The data is to be set down once more, exactly as it reads.

----- THE RECORDS

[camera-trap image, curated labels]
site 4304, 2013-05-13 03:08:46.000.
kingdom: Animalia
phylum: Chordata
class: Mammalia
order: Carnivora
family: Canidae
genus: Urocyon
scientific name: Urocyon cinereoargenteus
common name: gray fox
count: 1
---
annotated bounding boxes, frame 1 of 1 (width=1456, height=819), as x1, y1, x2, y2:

----------

## [WRITTEN RESPONSE]
[camera-trap image, curated labels]
site 4304, 2013-05-13 03:08:46.000.
kingdom: Animalia
phylum: Chordata
class: Mammalia
order: Carnivora
family: Canidae
genus: Urocyon
scientific name: Urocyon cinereoargenteus
common name: gray fox
count: 1
---
annotated bounding boxes, frame 1 of 1 (width=1456, height=819), as x1, y1, x2, y2:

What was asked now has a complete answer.